Disease: non-small cell lung cancer (NSCLC)

Therapeutic area: Cancer - Oncology

Country:

Trial details:

Latest news:

* On April 22, 2015, Threshold Pharmaceuticals announced preclinical data on TH-4000, its proprietary, molecularly-targeted, hypoxia-activated, irreversible epidermal growth factor receptor (EGFR) tyrosine kinase inhibitor (TKI) suggesting that TH-4000 may overcome resistance to therapy with conventional EGFR-TKIs. In a xenograft model of non-small cell lung cancer (NSCLC) in which both wild-type (normal) EGFR and mutant EGFR are present (a heterozygous model), TH-4000 was more active than the conventional EGFR-TKI erlotinib. Complete tumor control was observed in this model using human-equivalent doses of TH-4000 that were less than 15% of the maximum-tolerated dose defined previously in a Phase 1 clinical trial. The company believes the data support its planned Phase 2 clinical trials of TH-4000, including one in patients with EGFR-positive, T790M-negative NSCLC and the other in patients with recurrent/metastatic head and neck (H&N) cancer. The data were reported at the annual meeting of the American Association for Cancer Research (AACR) on Wednesday, April 22 , 8 AM - 12 PM EDT (Abstract #5358 in Poster Section #28) .

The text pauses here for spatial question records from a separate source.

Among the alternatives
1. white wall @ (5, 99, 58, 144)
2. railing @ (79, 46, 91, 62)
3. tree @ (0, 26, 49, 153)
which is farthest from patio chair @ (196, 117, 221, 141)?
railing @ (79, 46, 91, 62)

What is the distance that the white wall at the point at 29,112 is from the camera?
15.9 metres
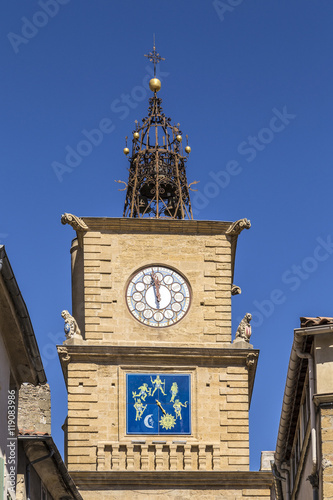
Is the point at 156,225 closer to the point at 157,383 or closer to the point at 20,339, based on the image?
the point at 157,383

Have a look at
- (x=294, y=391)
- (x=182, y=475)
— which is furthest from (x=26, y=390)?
(x=182, y=475)

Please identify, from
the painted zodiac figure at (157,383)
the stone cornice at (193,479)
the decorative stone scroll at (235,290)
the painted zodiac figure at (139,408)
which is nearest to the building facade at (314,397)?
the stone cornice at (193,479)

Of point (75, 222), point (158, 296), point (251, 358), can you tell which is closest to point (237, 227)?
point (158, 296)

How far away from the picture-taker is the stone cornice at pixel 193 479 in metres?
51.8

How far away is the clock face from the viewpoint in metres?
55.0

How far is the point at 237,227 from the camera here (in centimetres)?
5616

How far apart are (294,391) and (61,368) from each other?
830 inches

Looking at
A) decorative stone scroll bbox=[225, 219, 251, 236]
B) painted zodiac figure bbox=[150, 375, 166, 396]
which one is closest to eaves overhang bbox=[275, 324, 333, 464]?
painted zodiac figure bbox=[150, 375, 166, 396]

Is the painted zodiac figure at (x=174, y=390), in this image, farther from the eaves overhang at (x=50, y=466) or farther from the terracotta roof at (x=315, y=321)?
the terracotta roof at (x=315, y=321)

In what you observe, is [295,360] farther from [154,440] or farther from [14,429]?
[154,440]

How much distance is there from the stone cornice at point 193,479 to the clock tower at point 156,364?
33 millimetres

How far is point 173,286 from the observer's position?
5550 cm

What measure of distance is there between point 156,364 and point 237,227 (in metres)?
5.95

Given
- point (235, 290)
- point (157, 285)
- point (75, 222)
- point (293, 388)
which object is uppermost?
point (75, 222)
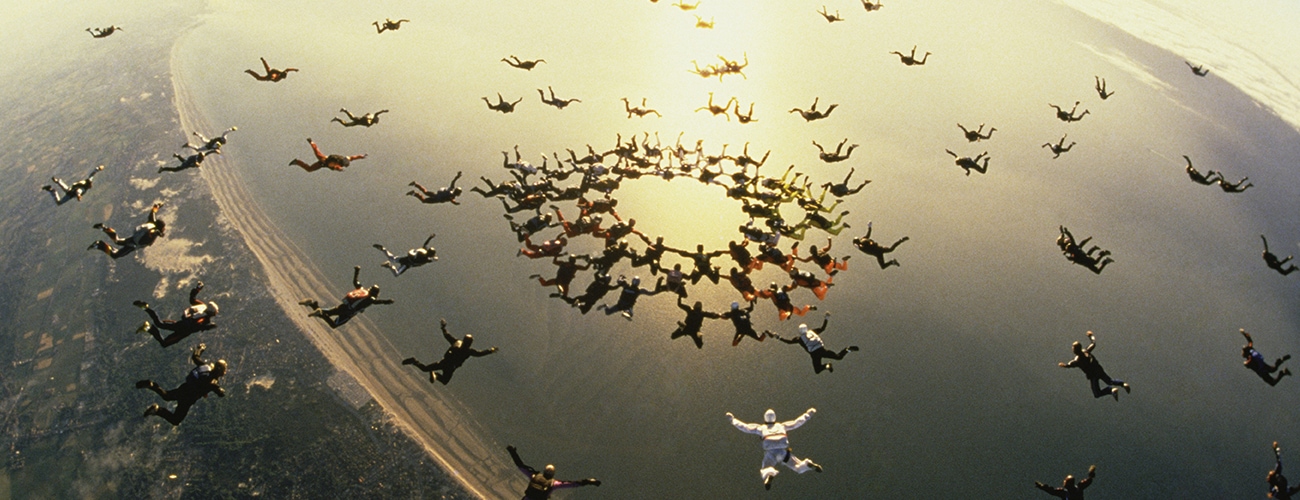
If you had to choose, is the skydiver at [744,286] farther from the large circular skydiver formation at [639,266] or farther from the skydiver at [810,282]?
the skydiver at [810,282]

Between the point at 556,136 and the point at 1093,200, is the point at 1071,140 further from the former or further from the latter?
the point at 556,136

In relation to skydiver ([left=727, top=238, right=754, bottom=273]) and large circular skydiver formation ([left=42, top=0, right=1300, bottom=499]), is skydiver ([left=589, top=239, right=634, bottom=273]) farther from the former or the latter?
skydiver ([left=727, top=238, right=754, bottom=273])

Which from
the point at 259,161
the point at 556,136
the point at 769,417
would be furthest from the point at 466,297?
the point at 259,161

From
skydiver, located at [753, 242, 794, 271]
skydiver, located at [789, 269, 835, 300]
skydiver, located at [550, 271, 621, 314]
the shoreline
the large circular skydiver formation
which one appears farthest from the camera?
the shoreline

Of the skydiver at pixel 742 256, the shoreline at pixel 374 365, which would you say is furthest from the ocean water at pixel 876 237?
the skydiver at pixel 742 256

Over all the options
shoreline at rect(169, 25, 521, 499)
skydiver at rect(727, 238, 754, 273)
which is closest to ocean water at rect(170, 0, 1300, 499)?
shoreline at rect(169, 25, 521, 499)

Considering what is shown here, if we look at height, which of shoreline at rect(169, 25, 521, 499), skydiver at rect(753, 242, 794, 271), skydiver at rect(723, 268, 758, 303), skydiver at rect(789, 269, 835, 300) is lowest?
shoreline at rect(169, 25, 521, 499)

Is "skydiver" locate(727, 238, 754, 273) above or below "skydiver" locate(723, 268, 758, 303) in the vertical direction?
Answer: above

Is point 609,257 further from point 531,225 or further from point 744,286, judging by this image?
point 744,286
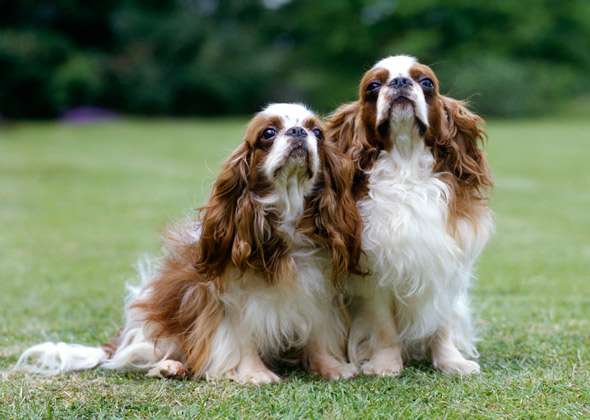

Preclinical data reported at AACR demonstrated that TH-4000 is a pan-ErbB inhibitor, releasing a potent irreversible TKI of wild-type EGFR, mutant EGFR and HER2. In the PC9 xenograft model of NSCLC, which is heterozygous for wild-type and mutant (deletion 19) EGFR, a single dose of TH-4000 (equivalent to 20 mg/m2 in humans) showed prolonged prodrug residency and EGFR shutdown in tumor tissue for a week. In addition, while treatment with erlotinib alone resulted in only modest benefit, treatment with TH-4000, resulted in 9/9 complete responses, suggesting an ability to prevent or overcome resistance to TKI treatment. Furthermore, the PC9 model was determined to be only 8% hypoxic, suggesting that the complete responses observed with TH-4000 were due to the ability of TH-4000, once hypoxia-activated, to diffuse into the surrounding normoxic tumor tissue. Preclinical data presented also demonstrated that TH-4000 is highly active against WT EGFR-driven tumors, whereas approved EGFR-TKIs are substantially less active. It is believed the 'masked' design of TH-4000 allows WT EGFR signaling in tumor tissue to be targeted via hypoxia while sparing normal tissue signaling in the skin and GI tract, providing a potential therapeutic window.

Data from a previous Phase 1 clinical trial of patients with advanced solid tumors were also reported at AACR. The maximum tolerated dose of TH-4000 administered as a 1-hour weekly intravenous infusion was established at 150 mg/m2. The most common treatment-related adverse events were dose-dependent and included rash, QT prolongation, nausea, infusion reaction, vomiting, diarrhea and fatigue.